Salut tout le monde !

Chez moi on est en mode construction de poulailler. On se prend la tête pour que tout soit bien "étanche" au niveau de l'enclos pour la nuit, et que ça soit spacieux et confortable. J'avais l'idée d'y mettre 3 poules naines et 2 oies une fois que ça serait terminé, ou alors 3 poules naines et des oiseaux qui ne peuvent plus voler comme des pigeons, ou 3 poules naines et peut être des cochons d'indes adoptés ou en famille d'accueil, voire un lapin grande taille, je ne sais pas.

Que pensez vous de ces duos, en particulier poules/cochons d'inde ou poules/lapins ? Evidement ils auraient chacun une nourriture adapté, et un abri adapté. L'enclos sera grand, je préfère y avoir peu d'animaux pour être sûre de leur qualité de vie.

Si je ne reste que sur l'option poules, que pensez vous du nombre de poules (pour leur vie sociale) ? Je peux en prendre plus et laisser l'enclos ouvert la journée pour qu'elles se baladent sur le terrain.

L'enclos serait ouvert ou fermé selon ce qu'il y a dedans.  L'enclos fera environ 25m x 7m

Merci pour vos conseils ^^ !

----------


## armandine

Je pense que poule/cochons d'inde ou lapins, ce n'est pas une bonne idée du tout. Tout d'abord, les poules risquent de faire du mal aux autres animaux. 
Au niveau de l'hygiène ce n'est pas cela du tout non plus. Les lapins et les cochons d'inde ont besoin de beaucoup de foin, du foin où ils peuvent se mettre dessus et du foin non souillé par les déjections pour manger. Les poules vont tout retourner pour trouver des petits trucs à manger et vont faire caca dessus. En bref, les cochons d'inde et les lapins vont être constamment génés par les volatiles.
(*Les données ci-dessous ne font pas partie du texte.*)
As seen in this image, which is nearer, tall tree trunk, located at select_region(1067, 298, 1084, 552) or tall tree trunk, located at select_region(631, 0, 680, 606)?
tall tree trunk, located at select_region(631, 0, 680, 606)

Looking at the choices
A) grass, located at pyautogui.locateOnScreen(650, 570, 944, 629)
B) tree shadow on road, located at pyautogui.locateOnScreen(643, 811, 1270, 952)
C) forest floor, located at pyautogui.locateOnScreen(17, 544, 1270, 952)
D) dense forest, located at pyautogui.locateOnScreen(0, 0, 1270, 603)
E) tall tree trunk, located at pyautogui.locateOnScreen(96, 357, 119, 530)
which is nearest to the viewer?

Ils ne seront pas sécurisés non plus car les poules font beaucoup de mouvements également.
Et en plus, on ne met pas des cochons d'inde et des lapins ensemble. Pour plus d'infos, il y a un site très bien sur les cochons d'inde qui s'appelle "aventurecobaye" et qui pourra te donner pleins de conseils sérieux et responsables. Et pour les lapins, il y a le site "marguerite" (mais je ne sais pas si c'est l'intitulé exact) où tu pourras avoir pleins de renseignements très utiles sur les lapins. 
Tu pourrais également leur poser cette question.

----------


## cabepapsa69

Oui je pense aussi que les duos poules/cobayes ou poules/lapins ne sont pas forcément top pour les lapins et cochons d'inde, car les poules risqueraient de leur faire mal (avec leur bec par ex) ou comme a dit armandine de 'souiller' et envahir leur espace de vie vu que ces petits animaux sont de nature beaucoup plus propre que les poules  ::  Le site exact est "marguerite & cie", et leurs conseils sont effectivement vraiment bien  :Smile:

----------


## Lapinesque

J''y avais pensé effectivement, je pensais que tout était une proportion d'espace. 
Là l'enclos fera environ 25m x 7m.
C'est vrai ça parait plus prudent de ne pas mélanger les espèces  ::

----------


## zark

Il me semble que quelqu'un sur le forum avait posé la même question..
Les réponses ont été les mêmes. Poules avec cochons d'inde et/ou lapin à déconseiller.

----------